§ 問題 A
武漢日記の書評で、方方が日記に淡々と記した日常の例として挙げられているものをすべて書き出してください。
§ 問題 B
武漢日記の書評に基づき、次の各問いに短く答えよ。
(i) 方方は何歳の女性作家と紹介されているか。
(ii) 方方がネットで発信した日記は何篇か。
(iii) 北京の専門家は1月にどのように断言していたか。

§ 課題文
「東西」の本から「亜州」を読み解く
アジアの本棚
『武漢日記 封鎖下60日の魂の記録』
方方 著、飯塚容・渡辺新一 訳
世界的な新型コロナウイルス感染症流行の震源地となった中国湖北省・武漢。地元在住の65歳の女性作家、方方(ファンファン)は、感染拡大防止のための都市封鎖が始まった1月末から封鎖解除の発表があった3月下旬まで60篇の日記をネットで発信し続けた。その全文の邦訳が出た。
本人は「私が関心を持ち、体験できることは身辺雑事と一人一人の具体的な人間だけ。だから細かいことを記録する」という姿勢を貫く。
先が見えない中でも漢詩の引用を交え、日々の食事、友人知人との交流、愛犬の世話などの日常を淡々と記す一方、全員が亡くなった一家ら身近な犠牲者への追悼もしばしば登場し、死と隣り合わせだった当時の武漢の生活が静かな迫力で伝わって来る。
感染拡大を警告したことで当局に処分を受け、自らも新型コロナで亡くなった李文亮医師をはじめ現場の医療関係者に感謝をささげる一方で、1月に「ヒトからヒトへの感染はない」と断言していた北京の専門家や、政府高官の病院視察の際に感謝の歌を歌わせるような官僚制への批判の舌鋒は鋭い。
武漢だけでなく中国全国、海外まで日記の読者は広がったが、「方方はデマを流している」といった「極左」ブロガーからの攻撃にも直面する。
早川真『ドキュメント武漢 新型コロナウイルス 封鎖都市で何が起きていたか』(平凡社)
しかし「他者への不寛容」が大嫌いな方方は「ウイルスが引き起こした伝染病が武漢に蔓延すると同時に、言葉の暴力という別の伝染病が私のブログのコメントに伝染した」と反論。

(保存されたデータ項目)

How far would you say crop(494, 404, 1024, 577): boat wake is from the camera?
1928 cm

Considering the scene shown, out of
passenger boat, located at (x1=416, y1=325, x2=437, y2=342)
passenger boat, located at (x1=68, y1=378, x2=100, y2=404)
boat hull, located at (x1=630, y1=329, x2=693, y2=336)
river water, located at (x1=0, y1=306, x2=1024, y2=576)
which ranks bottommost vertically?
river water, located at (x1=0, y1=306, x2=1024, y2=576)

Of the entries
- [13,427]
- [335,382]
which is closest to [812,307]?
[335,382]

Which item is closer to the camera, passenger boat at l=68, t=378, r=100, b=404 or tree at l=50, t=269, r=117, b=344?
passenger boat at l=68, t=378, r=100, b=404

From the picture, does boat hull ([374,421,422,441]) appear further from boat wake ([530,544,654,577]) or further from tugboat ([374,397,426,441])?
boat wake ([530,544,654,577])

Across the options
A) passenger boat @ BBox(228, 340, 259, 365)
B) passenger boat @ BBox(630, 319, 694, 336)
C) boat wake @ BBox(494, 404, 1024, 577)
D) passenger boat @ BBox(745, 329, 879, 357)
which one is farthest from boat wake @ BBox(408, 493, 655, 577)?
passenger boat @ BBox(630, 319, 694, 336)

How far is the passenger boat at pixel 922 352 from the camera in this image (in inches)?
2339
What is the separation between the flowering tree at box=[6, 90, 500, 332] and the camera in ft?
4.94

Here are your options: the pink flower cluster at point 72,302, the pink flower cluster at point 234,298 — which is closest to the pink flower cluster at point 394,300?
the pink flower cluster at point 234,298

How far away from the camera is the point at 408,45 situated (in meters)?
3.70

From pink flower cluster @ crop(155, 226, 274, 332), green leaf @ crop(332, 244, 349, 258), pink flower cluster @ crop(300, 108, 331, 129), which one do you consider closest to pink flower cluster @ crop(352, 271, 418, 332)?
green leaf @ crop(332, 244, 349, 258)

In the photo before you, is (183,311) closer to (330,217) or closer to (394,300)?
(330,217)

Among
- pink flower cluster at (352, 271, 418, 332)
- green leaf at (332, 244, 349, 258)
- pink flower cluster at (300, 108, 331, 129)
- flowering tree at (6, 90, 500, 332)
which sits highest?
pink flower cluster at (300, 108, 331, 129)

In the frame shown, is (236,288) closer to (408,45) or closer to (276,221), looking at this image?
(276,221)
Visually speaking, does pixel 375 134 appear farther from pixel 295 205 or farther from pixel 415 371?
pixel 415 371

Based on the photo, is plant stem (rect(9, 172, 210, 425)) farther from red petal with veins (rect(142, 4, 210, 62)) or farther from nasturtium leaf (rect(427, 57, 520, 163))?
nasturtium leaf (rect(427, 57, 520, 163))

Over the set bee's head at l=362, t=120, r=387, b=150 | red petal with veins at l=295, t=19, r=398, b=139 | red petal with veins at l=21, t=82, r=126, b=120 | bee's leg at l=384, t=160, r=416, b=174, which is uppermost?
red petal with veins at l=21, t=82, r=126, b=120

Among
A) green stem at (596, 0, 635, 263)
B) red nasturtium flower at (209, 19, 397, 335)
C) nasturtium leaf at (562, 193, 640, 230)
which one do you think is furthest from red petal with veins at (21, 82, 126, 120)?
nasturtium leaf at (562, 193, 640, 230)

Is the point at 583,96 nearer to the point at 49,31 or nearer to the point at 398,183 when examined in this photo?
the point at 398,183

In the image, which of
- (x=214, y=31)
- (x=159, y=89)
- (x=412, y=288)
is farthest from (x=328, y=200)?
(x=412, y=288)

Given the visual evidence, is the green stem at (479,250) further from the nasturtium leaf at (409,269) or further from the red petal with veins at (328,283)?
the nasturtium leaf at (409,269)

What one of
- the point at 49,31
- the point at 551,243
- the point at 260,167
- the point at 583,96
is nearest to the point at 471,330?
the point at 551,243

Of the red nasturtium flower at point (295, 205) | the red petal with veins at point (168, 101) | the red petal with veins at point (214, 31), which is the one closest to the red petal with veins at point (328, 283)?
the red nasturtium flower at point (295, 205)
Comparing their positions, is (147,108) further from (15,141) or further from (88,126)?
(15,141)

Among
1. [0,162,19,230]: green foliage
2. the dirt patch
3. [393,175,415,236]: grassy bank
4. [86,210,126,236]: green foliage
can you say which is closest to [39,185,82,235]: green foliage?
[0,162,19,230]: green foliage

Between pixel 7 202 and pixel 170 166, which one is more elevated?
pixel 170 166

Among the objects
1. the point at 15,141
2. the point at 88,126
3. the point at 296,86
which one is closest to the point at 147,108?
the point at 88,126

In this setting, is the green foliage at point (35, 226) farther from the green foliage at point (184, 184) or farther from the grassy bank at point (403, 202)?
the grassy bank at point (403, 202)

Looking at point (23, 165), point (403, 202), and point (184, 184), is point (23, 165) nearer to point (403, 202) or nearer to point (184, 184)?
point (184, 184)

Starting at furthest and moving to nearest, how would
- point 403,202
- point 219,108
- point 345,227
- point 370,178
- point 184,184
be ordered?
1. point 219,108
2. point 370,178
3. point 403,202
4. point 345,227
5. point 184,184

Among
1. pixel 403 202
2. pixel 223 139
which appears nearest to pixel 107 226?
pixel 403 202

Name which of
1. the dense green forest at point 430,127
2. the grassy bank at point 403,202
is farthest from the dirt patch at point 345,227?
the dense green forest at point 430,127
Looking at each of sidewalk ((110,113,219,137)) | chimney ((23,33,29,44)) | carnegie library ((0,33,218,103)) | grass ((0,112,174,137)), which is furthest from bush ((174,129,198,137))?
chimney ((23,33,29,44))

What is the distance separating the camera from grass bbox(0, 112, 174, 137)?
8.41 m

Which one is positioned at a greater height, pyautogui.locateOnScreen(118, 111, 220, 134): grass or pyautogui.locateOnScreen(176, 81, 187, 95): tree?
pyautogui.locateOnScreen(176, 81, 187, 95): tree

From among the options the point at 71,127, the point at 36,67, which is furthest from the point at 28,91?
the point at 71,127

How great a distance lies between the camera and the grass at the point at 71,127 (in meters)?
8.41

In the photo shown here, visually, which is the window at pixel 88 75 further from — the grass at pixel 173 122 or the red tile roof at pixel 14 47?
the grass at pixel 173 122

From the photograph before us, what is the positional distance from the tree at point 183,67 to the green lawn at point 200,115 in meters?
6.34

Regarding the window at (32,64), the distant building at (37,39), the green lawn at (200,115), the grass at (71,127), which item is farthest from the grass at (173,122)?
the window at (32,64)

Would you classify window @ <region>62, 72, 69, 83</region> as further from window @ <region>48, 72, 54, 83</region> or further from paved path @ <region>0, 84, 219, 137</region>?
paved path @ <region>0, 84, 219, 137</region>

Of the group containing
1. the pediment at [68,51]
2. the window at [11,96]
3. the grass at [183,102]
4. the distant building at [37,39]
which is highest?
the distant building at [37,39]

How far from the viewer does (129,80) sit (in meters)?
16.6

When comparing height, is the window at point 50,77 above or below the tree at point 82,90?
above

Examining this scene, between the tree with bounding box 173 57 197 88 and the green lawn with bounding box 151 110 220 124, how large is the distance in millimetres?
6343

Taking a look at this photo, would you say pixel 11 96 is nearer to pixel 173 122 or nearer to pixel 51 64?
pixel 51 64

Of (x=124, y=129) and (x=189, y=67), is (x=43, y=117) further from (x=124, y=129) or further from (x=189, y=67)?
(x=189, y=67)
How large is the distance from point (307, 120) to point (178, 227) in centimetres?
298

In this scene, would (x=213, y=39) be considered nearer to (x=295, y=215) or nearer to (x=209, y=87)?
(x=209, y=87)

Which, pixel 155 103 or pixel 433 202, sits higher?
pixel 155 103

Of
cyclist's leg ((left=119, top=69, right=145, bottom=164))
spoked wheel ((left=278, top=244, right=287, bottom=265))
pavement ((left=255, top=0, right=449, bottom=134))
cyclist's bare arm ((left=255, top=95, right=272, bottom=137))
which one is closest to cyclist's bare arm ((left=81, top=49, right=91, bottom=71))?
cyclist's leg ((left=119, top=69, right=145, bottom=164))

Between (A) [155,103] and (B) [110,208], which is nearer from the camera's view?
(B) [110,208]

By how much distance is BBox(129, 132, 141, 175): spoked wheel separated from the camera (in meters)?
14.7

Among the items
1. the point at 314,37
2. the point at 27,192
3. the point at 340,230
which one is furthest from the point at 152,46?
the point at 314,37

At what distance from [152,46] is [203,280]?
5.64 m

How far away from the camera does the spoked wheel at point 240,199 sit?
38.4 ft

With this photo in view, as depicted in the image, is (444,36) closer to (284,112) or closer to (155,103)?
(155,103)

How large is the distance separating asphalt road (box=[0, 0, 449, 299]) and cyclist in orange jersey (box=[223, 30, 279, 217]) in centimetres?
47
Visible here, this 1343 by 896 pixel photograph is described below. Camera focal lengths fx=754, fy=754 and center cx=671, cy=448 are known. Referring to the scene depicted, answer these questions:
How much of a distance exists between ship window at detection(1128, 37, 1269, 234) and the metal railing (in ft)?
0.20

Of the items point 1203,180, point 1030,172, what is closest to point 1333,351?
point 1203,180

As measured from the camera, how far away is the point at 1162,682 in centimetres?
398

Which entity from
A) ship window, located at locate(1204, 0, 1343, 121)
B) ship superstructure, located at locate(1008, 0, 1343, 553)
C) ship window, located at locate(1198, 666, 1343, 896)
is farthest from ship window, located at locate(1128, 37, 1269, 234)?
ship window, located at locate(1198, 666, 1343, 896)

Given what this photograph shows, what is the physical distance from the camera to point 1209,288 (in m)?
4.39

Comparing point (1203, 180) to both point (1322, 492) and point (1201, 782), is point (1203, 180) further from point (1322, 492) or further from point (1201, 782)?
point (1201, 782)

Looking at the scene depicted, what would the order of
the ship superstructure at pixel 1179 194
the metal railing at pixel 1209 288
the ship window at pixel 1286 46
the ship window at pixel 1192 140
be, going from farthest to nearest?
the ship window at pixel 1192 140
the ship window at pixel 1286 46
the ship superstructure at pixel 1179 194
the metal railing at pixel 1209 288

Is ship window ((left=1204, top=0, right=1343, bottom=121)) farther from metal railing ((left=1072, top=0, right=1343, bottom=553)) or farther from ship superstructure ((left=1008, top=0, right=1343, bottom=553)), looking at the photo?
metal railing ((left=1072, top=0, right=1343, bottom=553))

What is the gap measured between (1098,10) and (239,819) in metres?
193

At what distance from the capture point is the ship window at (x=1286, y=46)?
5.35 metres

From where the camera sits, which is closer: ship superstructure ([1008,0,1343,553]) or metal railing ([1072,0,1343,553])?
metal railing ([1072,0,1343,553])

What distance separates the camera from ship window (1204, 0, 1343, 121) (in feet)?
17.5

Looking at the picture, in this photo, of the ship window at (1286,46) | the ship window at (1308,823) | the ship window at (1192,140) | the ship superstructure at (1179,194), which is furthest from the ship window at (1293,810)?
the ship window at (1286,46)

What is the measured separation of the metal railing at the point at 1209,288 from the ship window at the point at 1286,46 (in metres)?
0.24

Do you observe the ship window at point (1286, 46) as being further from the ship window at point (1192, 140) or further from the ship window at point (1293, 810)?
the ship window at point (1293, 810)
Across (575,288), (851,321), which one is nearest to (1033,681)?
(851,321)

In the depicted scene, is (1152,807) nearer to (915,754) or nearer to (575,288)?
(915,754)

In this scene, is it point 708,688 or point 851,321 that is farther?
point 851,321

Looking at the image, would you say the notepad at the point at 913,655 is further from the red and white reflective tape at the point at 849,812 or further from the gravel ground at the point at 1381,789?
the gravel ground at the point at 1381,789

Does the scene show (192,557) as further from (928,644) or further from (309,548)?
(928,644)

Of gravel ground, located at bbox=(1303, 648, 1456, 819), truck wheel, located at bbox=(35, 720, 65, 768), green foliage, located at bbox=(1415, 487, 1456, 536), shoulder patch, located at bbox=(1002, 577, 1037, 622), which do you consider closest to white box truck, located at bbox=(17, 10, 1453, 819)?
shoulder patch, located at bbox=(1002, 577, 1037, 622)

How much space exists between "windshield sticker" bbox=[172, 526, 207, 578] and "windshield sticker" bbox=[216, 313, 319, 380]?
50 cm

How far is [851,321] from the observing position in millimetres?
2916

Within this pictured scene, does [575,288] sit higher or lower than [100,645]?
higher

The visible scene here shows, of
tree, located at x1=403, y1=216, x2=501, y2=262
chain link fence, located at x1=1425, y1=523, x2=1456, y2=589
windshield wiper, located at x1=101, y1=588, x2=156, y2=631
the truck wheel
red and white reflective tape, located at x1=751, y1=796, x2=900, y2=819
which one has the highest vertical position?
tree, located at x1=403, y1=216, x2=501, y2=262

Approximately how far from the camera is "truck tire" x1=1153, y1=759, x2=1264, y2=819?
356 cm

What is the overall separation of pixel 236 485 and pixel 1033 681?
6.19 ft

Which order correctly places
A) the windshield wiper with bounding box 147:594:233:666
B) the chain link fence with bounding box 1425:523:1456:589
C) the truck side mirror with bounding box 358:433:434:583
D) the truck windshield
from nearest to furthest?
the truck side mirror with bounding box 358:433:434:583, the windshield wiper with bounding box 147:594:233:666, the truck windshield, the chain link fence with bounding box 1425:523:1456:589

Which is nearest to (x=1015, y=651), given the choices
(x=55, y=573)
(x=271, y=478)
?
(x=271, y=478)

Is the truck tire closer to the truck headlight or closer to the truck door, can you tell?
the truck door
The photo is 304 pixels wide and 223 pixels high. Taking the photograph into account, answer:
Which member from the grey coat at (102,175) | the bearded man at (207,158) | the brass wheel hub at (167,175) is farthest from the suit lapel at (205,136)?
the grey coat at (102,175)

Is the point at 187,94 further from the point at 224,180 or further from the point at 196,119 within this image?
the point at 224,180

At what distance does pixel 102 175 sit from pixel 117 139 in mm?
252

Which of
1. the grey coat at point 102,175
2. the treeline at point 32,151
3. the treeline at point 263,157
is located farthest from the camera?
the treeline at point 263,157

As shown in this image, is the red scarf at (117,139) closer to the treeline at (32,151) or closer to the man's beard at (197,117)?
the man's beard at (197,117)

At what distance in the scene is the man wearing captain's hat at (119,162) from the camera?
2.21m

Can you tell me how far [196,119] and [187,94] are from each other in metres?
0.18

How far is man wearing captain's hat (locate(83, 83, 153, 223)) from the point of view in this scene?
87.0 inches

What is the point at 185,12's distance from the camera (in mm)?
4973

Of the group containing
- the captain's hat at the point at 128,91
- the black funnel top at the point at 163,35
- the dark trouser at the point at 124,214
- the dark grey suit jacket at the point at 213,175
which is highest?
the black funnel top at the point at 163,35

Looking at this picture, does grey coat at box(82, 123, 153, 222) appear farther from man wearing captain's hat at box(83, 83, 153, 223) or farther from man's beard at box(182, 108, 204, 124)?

§ 解答 A
・日々の食事
・友人知人との交流
・愛犬の世話

§ 解答 B
(i) 65歳
(ii) 60篇
(iii) 「ヒトからヒトへの感染はない」